**DOCUMENT EXCERPT**:

Members of Black Sabbath have long equivocated as to whether their concept was an opportunistic riff on a Boris Karloff movie or whether it derived from an interest in the occult, so bracket their testimony. Consider key facts: Iommi shed flesh and blood before achieving astronomical success (record sales exceeding 70 million, inspiring millions of fans, and creating an entire genre of popular culture) by peddling Satanism, mostly to teenagers. Whether this was accomplished via a blood pact with Satan is the crux of this matter. Bear in mind that, for free will, the occult must sometimes appear without disturbing people who would otherwise recoil in horror, shrieking: “Holy shit — that’s demonic!”

**DATA SEGMENT**:

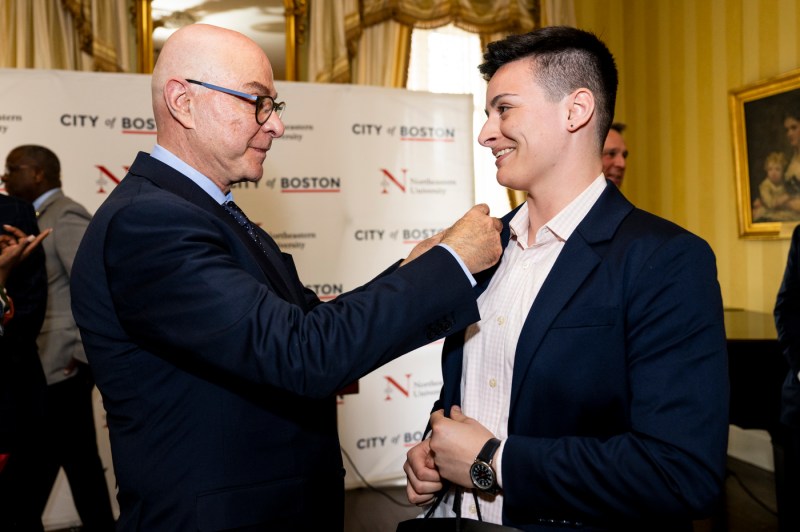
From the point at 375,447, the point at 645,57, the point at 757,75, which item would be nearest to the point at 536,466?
the point at 375,447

**INSTRUCTION**:
Extend the Black Sabbath passage past its final sentence. The listing comes from a separate source.

**REPLY**:
Imagine: Iommi was an ambitious working-class kid stuck in a factory in the British industrial north as the 1960s rolled distantly by. In desperation, he undertakes the unholy quid pro quo. In losing the tips of two fingers from his fretboard hand, Iommi gave up the capacity to physically feel the music he plays, a tremendous loss for a musician. Further, a good bit of his guitar playing since then has been accompanied by physical pain and occasional bleeding, which renews the initial offering. Along the way, he de-tunes his guitar, just like in the lore attached to Johnson, and sews diabolus in musica into the band’s theme song, whose very lyric recounts a demonic encounter. Let’s conjecture a reconciling of spiritual accounts at a later date with compounded interest. In return, Iommi would never work again in a factory in Birmingham or anywhere else, instead devoting the rest of his life to spreading the word of the Devil through song and partaking in the delights of rock superstardom.

Once eaten of the Tree, its Fruit is not easily dislodged.

“G-d of the almighty never answers their call
Satan is just waiting for the righteous to fall (to him).”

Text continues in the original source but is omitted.